- RECORDED DATA
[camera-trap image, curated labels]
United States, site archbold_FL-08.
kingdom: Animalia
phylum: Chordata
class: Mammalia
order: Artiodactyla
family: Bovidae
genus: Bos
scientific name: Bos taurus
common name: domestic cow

- WHAT IS EXPECTED
Give back each line above precisely as it stands.

- OUTPUT FOR THIS TASK
[camera-trap image, curated labels]
United States, site archbold_FL-08.
kingdom: Animalia
phylum: Chordata
class: Mammalia
order: Artiodactyla
family: Bovidae
genus: Bos
scientific name: Bos taurus
common name: domestic cow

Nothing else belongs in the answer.